藤原師長と琵琶
どんな伝承か
名古屋市南区瑞穂町井戸田に伝わる藤原師長の話。治承三年十一月、太政大臣藤原師長は平清盛の怒りに触れて尾張の井戸田に流され、薙髪して理覚と改めた。師長は音律に長じ、井戸田にいた頃、月明の夜に熱田神宮前で琵琶の秘曲を弾じると、神明が感応して宝殿が大いに震動し、満座の者を驚嘆させたという。

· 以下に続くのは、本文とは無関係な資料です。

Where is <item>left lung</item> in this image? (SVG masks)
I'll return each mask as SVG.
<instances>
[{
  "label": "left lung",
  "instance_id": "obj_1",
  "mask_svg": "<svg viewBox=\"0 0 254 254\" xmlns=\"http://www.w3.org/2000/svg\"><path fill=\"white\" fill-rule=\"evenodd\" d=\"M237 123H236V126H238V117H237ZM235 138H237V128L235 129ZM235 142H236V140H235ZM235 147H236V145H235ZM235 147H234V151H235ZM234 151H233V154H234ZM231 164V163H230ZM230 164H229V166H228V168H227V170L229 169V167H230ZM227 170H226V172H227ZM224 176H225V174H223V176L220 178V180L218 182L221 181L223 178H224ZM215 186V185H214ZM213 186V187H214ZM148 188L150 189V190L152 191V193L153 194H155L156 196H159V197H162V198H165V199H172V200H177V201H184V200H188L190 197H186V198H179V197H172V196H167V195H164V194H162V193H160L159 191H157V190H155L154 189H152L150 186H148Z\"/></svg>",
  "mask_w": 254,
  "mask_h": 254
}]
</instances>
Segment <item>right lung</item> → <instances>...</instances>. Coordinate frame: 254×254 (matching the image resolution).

翌年赦されて帰洛する際、寵愛していた里長横江氏の娘に守本尊の薬師如来と秘蔵の白菊の琵琶を与えたが、娘は別離の悲しみに堪えず、一首の歌を遺して側の池に身を投じた。以来その池を琵琶池と称し、池畔に建てた墓を琵琶塚と呼ぶと伝えている。
※伝承地の場所は必ずしも正確ではありません
出典の文献について
日本伝説大系 第7巻(日本伝説大系編集委員会・日本伝説大系(みずうみ書房)・現代(編纂)/伝承(口承))
『日本伝説大系 第7巻』所収の「文化叙事伝説」および「自然説明伝説」全97話(愛知・岐阜・長野・静岡=中部)を、各話の伝承地(市町村〜字レベル)とともに収める。